We found no changes in any of the measured parameters preceding the PLMS. Those changes described by the authors cited above [20, 21] were relatively small and short-lived; therefore, they may have been masked by our averaging method, just as we believe the diastolic BP changes noticed by other studies [68] were. The largest increases of HR, EEG power, and BP were uniformly noticed after the PLMS by all authors. We also found no significant changes of measured values of HR, BP, or EEG power in undisturbed (e.g., no leg or respiratory events) sleep. This provides additional support for hypothesis that the PLMS precede cortical and autonomic arousal. Nevertheless, it cannot be ruled out that such changes, including PLMS, are simply an element of continuous fluctuations in physiological parameters during sleep. The significance of such fluctuations is difficult to establish with the available data. The hypothetical factor responsible for rhythm and amplitude of such fluctuations remains a theoretical concept. Attempts to verify this concept by analyzing coincidence of various changes of physiological parameters would bring us new interesting data on central control over autonomic functions of the human body.

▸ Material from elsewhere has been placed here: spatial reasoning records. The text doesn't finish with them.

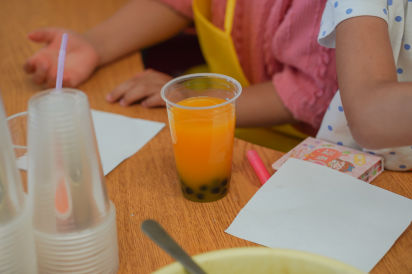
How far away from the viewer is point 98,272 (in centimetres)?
53

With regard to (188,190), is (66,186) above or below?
above

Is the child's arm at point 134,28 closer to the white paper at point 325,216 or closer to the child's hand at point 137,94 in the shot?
the child's hand at point 137,94

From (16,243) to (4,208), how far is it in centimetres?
4

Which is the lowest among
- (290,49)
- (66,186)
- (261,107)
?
(261,107)

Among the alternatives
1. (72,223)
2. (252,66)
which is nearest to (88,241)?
(72,223)

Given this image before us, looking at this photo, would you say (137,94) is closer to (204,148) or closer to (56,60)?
(56,60)

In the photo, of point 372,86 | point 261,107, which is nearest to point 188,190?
point 372,86

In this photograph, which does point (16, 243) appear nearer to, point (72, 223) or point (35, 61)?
point (72, 223)

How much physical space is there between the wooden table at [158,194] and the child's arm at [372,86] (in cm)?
8

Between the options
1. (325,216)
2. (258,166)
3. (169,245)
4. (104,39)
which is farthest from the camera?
(104,39)

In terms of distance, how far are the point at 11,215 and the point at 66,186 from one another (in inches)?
2.3

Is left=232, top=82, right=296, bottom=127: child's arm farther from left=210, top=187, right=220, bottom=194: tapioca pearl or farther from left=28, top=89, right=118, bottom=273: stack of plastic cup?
left=28, top=89, right=118, bottom=273: stack of plastic cup

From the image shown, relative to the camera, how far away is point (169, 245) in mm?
456

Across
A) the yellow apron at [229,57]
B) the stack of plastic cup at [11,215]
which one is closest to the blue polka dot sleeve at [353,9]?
the yellow apron at [229,57]
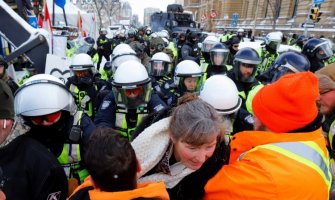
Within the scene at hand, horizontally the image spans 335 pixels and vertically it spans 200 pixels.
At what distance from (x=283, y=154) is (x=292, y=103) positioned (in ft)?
0.89

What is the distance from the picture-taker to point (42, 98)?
1.89m

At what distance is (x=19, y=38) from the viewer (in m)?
3.51

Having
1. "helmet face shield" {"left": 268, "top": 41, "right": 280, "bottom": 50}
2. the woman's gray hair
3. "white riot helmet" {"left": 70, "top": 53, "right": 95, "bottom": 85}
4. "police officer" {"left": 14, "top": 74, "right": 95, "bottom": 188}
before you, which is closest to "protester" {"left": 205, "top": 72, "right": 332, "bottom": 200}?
the woman's gray hair

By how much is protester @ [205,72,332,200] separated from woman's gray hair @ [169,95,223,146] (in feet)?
0.71

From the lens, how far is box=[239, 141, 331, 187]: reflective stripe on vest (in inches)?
53.7

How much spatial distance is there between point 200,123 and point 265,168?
387 millimetres

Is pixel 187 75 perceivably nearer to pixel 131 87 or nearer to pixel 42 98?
pixel 131 87

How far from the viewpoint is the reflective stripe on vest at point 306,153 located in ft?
4.48

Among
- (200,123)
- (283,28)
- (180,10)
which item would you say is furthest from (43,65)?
(283,28)

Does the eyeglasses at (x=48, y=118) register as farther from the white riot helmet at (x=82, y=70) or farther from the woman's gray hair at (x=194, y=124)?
the white riot helmet at (x=82, y=70)

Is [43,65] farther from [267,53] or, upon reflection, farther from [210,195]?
[267,53]

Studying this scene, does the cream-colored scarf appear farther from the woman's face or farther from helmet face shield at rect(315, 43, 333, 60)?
helmet face shield at rect(315, 43, 333, 60)

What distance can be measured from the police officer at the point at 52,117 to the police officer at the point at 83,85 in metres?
1.70

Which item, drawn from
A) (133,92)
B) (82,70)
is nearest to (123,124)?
(133,92)
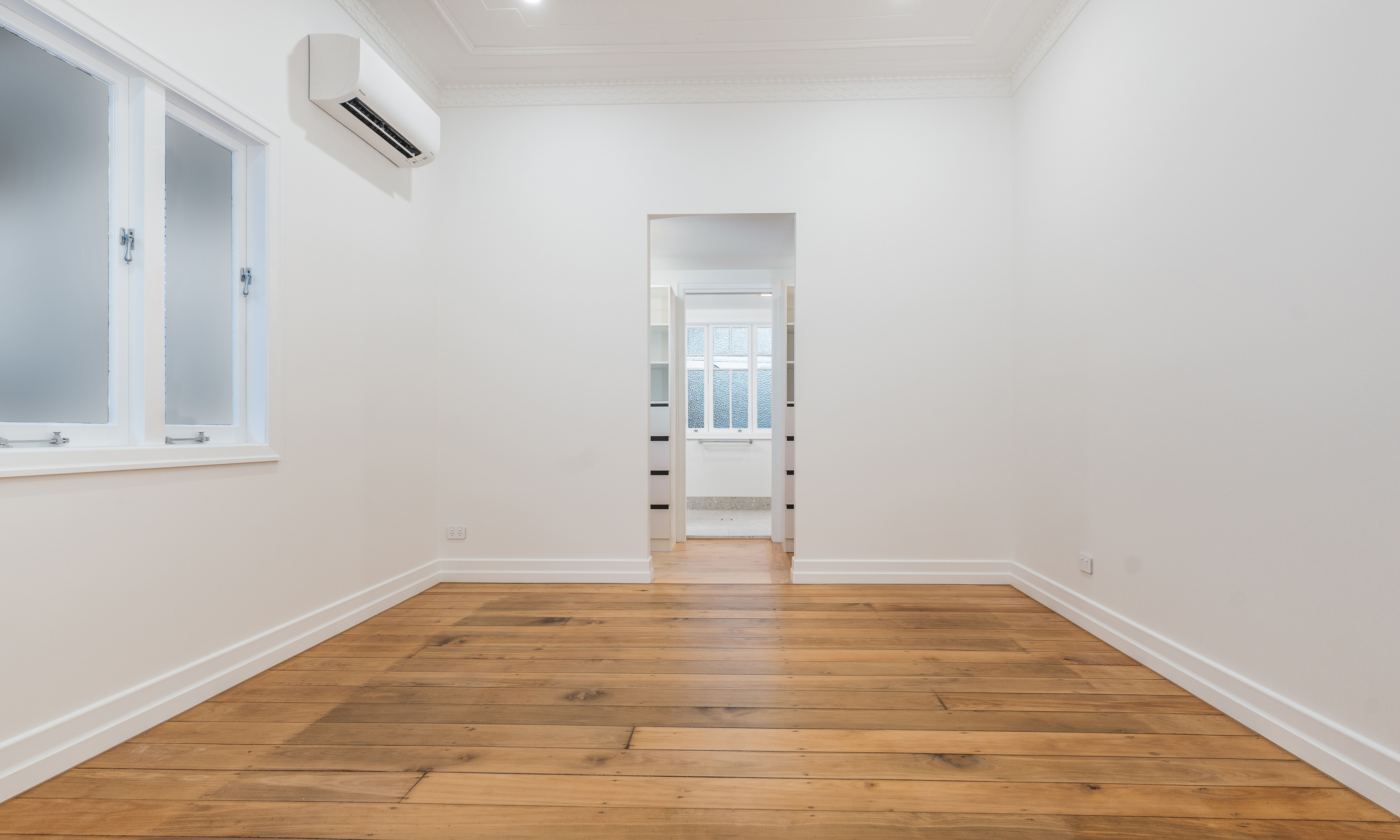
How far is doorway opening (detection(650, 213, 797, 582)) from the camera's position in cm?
478

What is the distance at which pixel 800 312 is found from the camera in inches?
145

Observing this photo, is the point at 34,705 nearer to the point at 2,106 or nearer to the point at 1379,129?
the point at 2,106

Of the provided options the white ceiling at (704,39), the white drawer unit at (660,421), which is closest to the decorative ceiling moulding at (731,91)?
the white ceiling at (704,39)

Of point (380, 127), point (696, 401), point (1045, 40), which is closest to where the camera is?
point (380, 127)

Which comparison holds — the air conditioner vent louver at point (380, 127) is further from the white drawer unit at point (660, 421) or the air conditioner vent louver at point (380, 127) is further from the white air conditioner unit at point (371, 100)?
the white drawer unit at point (660, 421)

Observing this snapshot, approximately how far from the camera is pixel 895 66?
3.63 m

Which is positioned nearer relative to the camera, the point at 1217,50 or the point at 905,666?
the point at 1217,50

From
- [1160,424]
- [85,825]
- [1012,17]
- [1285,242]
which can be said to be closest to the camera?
[85,825]

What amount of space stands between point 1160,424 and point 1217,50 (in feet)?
4.28

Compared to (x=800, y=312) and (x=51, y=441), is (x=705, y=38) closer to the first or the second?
(x=800, y=312)

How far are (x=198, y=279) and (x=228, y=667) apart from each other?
1398mm

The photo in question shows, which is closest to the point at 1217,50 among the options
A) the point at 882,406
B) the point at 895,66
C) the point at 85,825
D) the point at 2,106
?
the point at 895,66

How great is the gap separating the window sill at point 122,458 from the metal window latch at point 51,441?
0.10ft

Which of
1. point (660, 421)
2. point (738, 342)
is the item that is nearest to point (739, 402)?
point (738, 342)
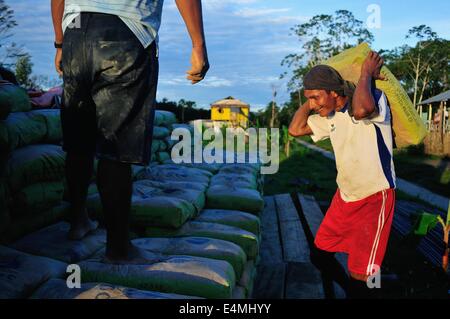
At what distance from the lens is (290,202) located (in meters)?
6.05

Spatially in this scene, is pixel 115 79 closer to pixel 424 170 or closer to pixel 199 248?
pixel 199 248

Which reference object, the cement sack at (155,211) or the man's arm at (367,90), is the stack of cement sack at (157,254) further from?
the man's arm at (367,90)

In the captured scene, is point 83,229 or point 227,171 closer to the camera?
point 83,229

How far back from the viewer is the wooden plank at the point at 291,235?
3734mm

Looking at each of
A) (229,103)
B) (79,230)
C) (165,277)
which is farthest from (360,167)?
(229,103)

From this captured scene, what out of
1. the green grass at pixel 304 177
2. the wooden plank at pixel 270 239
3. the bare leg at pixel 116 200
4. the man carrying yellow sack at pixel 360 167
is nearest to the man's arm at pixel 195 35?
the bare leg at pixel 116 200

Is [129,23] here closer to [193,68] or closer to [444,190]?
[193,68]

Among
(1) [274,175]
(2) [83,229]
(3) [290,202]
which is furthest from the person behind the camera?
(1) [274,175]

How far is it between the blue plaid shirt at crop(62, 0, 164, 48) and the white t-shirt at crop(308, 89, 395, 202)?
1.17 metres

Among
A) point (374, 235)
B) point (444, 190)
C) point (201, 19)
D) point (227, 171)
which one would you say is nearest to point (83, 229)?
point (201, 19)

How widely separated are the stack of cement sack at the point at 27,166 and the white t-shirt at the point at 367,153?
166 cm

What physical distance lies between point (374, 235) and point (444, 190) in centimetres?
699

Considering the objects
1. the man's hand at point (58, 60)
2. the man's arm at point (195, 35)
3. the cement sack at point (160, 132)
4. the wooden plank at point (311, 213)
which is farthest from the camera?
the cement sack at point (160, 132)

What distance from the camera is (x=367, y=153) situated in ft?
7.94
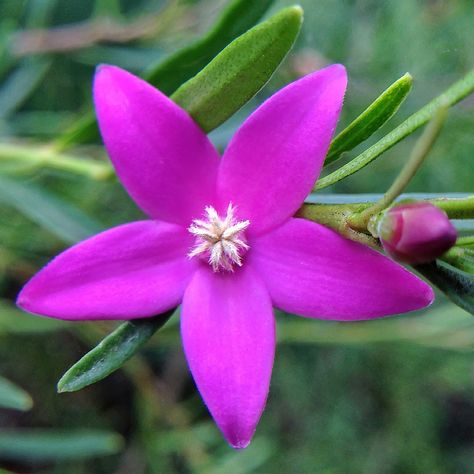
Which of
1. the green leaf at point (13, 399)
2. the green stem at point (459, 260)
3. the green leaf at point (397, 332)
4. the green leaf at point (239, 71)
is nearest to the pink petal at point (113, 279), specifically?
the green leaf at point (239, 71)

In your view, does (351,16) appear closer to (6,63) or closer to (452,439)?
(6,63)

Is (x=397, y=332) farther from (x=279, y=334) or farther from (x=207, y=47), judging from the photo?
(x=207, y=47)

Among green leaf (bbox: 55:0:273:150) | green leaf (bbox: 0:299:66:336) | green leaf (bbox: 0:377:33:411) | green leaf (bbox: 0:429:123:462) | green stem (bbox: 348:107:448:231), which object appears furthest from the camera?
green leaf (bbox: 0:299:66:336)

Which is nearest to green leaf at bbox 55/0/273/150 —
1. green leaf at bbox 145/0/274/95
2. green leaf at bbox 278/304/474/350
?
green leaf at bbox 145/0/274/95

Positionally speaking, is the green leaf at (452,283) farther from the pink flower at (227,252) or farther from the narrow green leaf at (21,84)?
the narrow green leaf at (21,84)

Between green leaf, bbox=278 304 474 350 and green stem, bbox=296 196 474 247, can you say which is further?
green leaf, bbox=278 304 474 350

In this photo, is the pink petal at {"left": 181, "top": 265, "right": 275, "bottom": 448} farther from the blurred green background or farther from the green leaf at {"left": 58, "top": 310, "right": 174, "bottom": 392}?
the blurred green background

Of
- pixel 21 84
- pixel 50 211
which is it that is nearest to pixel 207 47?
pixel 50 211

Our study has certain limitations. One is inherent in our method of analyzing the PSG recordings. We calculated mean values for 5-s epochs, in order to detect sustained changes with a prolonged effect. However, this limited our ability to identify short and/or small changes in the parameters. The study was also limited by the number of analyzed events. The criteria used for their selection certainly reduced the number of acceptable events, though they did allow us to limit some confounding factors and create a pool of homogeneous events for analysis. Nevertheless, future projects should enlarge the number of events to better clarify these relationships. This study also utilized a relatively small number (six) of patients, all of whom had RLS. Both of these conditions reduced our ability to generalize to a broader population, such as those with other sleep disorders. We chose to restrict the population to those with RLS because the high number of PLMS common in RLS could cause this population to be at a higher risk of cardiovascular disturbances. Expanding this analysis to include healthy subjects would add additional data about the role of PLMS in nocturnal changes in EEG and cardiovascular activity. Despite these limitations, our protocol provided a non-invasive, non-disturbing method of measuring BP in sleep. It enabled us to collect very precise, beat-to-beat values of BP without significant interference or experimentally induced arousal (i.e., false positives). Our criteria eliminated confounders such as comorbidities and differences in sleep stage, and our analysis of undisturbed sleep in the same group provided an internal control. Together, these conditions support our hypothesis that the observed variations of the parameters can be temporarily related to PLMS.

In conclusion, our study allowed the detection of patterns of changes in sleep parameters related to PLMS. We have described a temporal relation, not a causal one; nevertheless, our findings make suggestion that PLMS evoke activation in the brain, accompanied by a sympathetic activation, worthy consideration. As this sequence is repeated many times during the night, it might be considered a potential risk factor for nocturnal arrhythmias and nocturnal hypertension, increasing the risk of cardiovascular problems in the patients.